Le surlendemain, 18 juin, jour de deuil, date funèbre s’il en fût, s’engageait la bataille de Waterloo !


Jean Cardignac avait à peine eu le temps de passer quelques heures avec sa femme et ses enfants. Remis par l’Empereur en possession de son commandement, celui du 1er régiment de grenadiers à pied, il avait employé ses jours et ses nuits à le réorganiser et à le pourvoir de tout ce qui était nécessaire pour entrer en campagne.

Quand l’heure fut venue de quitter la rue de la Huchette, Jean Cardignac prit ses deux enfants sur ses genoux ; Henri et Jean allaient avoir huit ans.

— Vous êtes maintenant en âge de me comprendre, mes chéris, dit-il ; tout au moins pouvez-vous retenir mes paroles pour les méditer plus tard. Écoutez-moi donc : si je ne reviens pas de cette grande guerre, la dernière sans doute, soyez plus tard mes vengeurs, soyez soldats tous deux. C’est mon vœu le plus cher, c’est ma volonté !

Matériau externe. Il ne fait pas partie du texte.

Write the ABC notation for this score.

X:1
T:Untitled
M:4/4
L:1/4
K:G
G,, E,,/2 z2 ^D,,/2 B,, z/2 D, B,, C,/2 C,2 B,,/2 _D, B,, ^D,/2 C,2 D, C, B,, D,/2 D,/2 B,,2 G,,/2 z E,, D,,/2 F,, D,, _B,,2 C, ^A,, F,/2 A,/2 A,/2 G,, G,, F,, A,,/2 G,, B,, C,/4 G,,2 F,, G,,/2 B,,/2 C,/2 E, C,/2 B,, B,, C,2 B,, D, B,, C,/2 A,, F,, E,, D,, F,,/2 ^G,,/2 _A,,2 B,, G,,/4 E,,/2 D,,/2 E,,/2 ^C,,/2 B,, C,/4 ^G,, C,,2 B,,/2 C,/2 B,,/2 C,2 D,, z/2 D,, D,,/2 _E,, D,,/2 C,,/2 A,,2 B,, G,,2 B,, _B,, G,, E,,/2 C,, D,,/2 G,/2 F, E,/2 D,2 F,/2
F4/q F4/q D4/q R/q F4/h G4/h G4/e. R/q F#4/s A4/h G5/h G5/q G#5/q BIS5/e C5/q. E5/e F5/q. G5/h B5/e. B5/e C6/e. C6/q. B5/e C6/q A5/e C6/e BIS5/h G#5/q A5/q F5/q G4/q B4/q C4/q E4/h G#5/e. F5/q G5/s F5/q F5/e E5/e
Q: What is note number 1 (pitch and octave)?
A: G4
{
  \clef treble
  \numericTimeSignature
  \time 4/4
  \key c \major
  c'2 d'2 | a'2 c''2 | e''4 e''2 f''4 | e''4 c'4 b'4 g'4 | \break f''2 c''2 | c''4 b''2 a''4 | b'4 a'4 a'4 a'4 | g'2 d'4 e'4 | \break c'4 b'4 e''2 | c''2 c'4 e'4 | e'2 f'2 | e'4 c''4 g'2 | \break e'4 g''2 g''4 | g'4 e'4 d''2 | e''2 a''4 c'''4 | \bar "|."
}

Et toi, ma chère Lise, tu respecteras cette volonté en leur faisant apprendre l’histoire de nos grandes guerres, en leur enseignant la loyauté, en formant leurs caractères, tu en feras des hommes dignes de porter l’épée. Sois courageuse, ma bien-aimée, comme tu l’as été pendant notre vie si tourmentée, rappelez-vous mon dernier mot : il est celui que j’ai reçu moi-même de la bouche du général Bernadieu mourant : « Vivez dans l’honneur. »

Les deux enfants l’avaient écouté songeurs et braves, leurs beaux yeux fixés sur les siens ; et après une dernière étreinte à Lisette, étreinte dans laquelle il mit toute son âme, Jean était parti sans tourner la tête, tout entier désormais au suprême devoir.